2014 has not started well for emerging markets…
The emerging markets have begun 2014 back in the spotlight as worries over Argentina’s economic health, the continuation of tapering of QE by the Federal Reserve in the USA, and renewed concerns over China’s slowing growth rate have combined to cause turmoil in both financial and currency markets. Stock markets in Asia and Latin America fell to 7 month lows by the end of January and Turkey was forced to increase one of its key interest rates by 425 basis points.
…although the true position is unclear…
However, all is not doom and gloom: the latest EY Rapid Growth Markets Forecast suggests, the long-term outlook remains positive and many commentators believe that conditions in 2014 are significantly more favourable than in 1997 when the Asian financial crisis sent shock waves through the world economy. This positive sentiment reflects changes such the widespread move to flexible exchange rates and the build up of sizeable foreign exchange reserves by many countries compared to 1997.
Since 2005, $7 trillion of funds have been invested in emerging market assets and funds, peaking at around 9% of emerging market GDP in recent years. The scale of the investment in emerging markets in recent years goes a long way to explaining why not everyone is convinced about the resilience of the emerging markets and there is clearly a degree of investor nervousness that has been led to shifts in markets. So, while conditions may be different to 1997, the degree of exposure is now much greater and hence any shock waves could reverberate far and wide. The Bank for International Settlements is more concerned than most observers and argues that the rapid growth of bond issuance at low interest rates, companies and banks in emerging markets raised $2 Trillion in bonds from 2010 to mid-2013 alone, is today a major risk factor that was largely absent in 1997.
… and so businesses must focus on the fundamentals…
Money flowed into the emerging markets in the last decade or so in pursuit of economic growth rates and long-term demographic upsides that were not available in the developed markets. As interest rate differentials to developed markets increased further after the financial crisis so the funds flow continued even in a slowing world economy.

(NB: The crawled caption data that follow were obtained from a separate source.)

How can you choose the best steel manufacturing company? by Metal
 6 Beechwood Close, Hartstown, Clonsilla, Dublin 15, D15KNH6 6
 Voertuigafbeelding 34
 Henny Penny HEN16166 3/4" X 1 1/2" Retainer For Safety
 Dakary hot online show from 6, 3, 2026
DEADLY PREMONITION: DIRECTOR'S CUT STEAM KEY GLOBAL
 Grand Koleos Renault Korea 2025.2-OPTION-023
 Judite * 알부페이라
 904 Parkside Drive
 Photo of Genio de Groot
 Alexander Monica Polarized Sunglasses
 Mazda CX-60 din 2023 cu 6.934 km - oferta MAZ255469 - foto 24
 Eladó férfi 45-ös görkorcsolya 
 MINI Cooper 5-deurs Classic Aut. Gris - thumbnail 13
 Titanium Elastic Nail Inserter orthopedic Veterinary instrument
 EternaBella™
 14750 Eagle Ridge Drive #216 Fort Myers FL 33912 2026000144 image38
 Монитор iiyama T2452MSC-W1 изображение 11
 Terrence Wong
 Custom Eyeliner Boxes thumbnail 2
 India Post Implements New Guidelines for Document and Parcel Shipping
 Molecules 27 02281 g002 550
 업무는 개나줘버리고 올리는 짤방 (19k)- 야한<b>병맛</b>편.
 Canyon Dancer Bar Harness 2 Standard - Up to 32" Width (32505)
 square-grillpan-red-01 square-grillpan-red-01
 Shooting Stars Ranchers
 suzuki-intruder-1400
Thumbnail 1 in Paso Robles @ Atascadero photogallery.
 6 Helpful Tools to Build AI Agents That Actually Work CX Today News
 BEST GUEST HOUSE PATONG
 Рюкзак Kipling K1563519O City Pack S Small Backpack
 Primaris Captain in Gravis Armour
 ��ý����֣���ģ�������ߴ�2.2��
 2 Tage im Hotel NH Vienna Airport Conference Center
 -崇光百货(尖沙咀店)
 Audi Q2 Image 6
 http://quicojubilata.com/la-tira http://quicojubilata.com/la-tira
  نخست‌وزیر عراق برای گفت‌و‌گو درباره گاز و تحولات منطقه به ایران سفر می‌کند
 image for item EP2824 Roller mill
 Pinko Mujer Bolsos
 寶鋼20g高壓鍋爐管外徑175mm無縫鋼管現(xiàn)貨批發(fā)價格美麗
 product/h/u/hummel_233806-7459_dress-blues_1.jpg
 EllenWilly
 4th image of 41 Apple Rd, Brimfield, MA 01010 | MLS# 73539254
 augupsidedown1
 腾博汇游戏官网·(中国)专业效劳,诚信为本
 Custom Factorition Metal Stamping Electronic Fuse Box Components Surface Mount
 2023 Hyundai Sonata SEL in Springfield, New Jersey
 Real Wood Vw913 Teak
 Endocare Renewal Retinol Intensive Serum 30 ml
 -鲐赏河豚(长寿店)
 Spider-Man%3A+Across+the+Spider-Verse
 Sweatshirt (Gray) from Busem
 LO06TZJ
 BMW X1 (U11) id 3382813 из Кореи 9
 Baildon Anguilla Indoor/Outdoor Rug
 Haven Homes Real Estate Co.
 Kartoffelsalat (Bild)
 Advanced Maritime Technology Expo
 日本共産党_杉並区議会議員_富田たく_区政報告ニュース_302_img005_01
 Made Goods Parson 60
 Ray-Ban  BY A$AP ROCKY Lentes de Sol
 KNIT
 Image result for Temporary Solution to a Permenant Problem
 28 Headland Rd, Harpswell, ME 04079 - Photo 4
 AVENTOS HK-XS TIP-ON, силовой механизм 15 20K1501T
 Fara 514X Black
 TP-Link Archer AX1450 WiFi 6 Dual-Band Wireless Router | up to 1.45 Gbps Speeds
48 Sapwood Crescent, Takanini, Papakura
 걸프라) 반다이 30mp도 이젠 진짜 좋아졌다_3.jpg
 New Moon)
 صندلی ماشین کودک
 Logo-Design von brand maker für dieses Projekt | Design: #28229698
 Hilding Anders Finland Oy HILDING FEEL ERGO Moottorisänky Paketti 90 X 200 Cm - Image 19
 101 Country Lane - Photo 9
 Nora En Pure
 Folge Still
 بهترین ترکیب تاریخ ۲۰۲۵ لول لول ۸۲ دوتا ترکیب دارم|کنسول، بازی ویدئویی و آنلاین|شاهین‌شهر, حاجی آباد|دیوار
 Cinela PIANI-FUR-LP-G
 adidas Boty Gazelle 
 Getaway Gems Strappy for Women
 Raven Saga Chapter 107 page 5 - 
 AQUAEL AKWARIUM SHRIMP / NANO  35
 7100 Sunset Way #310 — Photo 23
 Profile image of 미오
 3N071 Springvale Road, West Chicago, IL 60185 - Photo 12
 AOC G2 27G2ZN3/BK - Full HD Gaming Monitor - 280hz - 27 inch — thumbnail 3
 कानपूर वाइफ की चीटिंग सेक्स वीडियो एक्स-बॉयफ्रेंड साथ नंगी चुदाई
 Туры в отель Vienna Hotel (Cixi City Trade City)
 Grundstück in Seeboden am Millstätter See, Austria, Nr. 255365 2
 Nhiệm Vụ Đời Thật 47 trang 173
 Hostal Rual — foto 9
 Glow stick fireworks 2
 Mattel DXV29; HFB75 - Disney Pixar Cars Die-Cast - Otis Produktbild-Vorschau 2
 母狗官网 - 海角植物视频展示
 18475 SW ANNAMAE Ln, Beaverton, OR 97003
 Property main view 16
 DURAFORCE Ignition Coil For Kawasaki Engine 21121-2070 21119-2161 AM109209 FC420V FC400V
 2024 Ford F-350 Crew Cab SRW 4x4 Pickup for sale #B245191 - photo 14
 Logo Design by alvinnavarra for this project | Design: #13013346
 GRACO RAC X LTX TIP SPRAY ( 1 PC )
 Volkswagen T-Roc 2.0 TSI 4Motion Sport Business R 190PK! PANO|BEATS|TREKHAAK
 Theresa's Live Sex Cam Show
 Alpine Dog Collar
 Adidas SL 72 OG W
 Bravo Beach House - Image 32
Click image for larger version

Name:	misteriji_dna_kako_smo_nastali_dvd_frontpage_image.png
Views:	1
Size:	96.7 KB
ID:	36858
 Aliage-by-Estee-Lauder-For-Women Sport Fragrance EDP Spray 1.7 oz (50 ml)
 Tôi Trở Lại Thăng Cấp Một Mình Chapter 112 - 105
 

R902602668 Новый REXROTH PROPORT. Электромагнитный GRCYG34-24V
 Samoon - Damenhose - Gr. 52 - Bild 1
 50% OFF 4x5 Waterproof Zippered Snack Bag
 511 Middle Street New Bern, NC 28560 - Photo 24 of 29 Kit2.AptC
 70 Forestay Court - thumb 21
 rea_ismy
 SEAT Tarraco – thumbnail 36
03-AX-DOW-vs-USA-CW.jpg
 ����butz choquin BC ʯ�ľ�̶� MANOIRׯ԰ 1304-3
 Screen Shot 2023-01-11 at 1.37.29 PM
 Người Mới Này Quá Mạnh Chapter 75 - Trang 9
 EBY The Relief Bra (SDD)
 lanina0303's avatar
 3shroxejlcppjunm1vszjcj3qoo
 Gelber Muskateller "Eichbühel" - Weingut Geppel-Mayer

As developed world economies begin to recover, especially the USA, so the emerging markets are being viewed in a different light. Growth is slowing in many emerging markets as the commodity cycle comes to an end and policy makers are being forced to raise interest rates to address concerns over either currency levels or domestic inflation.
It is becoming increasingly clear to investors that many countries did not take the opportunities offered by cheap money and access to plentiful capital to invest in productivity enhancing investment to support long-term economic growth. Rather, in many cases, resources were squandered, often deployed either to buy off interest groups or to mask economic weaknesses. Many countries have come to regard foreign financial inflows as business as usual.
…at the country level…
The most striking trend in the market and currency movements first seen in mid-2013 and again recently is the way in which investors are now differentiating between countries: emerging markets are no longer one asset class. Investors are looking much harder at economic fundamentals.
Eichengreen and Gupta found that the most vulnerable countries are likely to be those with the weakest foreign currency positions and with the largest domestic financial markets, the higher liquidity making it easier for investors to exit. Beyond these immediate pressures however, the economies under pressure beyond the immediate crisis will be the ones that have failed to drive domestic macroeconomic reform.
Businesses now need to update their geographic and sector portfolio plans to incorporate the latest economic outlook. Not only has the balance between developed and developing market growth rates changed but so has the relative riskiness. In 2013, it is likely that the average rate of growth in Brazil, Russia and South Africa was no faster than growth in the UK and USA and the latter two countries appear to have much more stable outlooks.
In assessing the long-term economic potential and risk of a country, the key factors to analyse include:
- degree of dependence on foreign funding especially portfolio flows as opposed to foreign direct investment;
- exposure to foreign currency denominated debt;
- strength of the domestic banking sector;
- relatively high reliance on commodity exports;
- relatively high domestic inflation;
- high levels of debt either sovereign or private sector or consumer;
- degree to which foreign exchange reserves cover imports.
When several of these factors are present then the risk is that a country is more exposed to shocks and economic performance could be hampered for a significant period of time.
… including the political and policy risks.
The long-term growth story for emerging markets remains positive especially for those with favourable demographics, but this growth may take more time to materialise than previously thought, and companies will then find that it takes significantly longer to realise value from their investments in emerging markets.
Companies will have a good idea of how they can drive change in the businesses they invest in, but the need is to understand in parallel how the macroeconomic and policy environment will influence performance over the medium to long-term. Productivity must be improved and this is likely to require microeconomic reforms across sectors, a redesign of the role of the state in many economies and greater macroeconomic discipline.
This requires an assessment of the potential for the political system to support the introduction of policies to drive economic transformation and address the risk factors identified above. In 2014 the outlook will be even more uncertain as many significant emerging markets are due to hold elections. The outlook for Brazil, India, Indonesia, South Africa and Turkey as well as others is therefore even harder to call.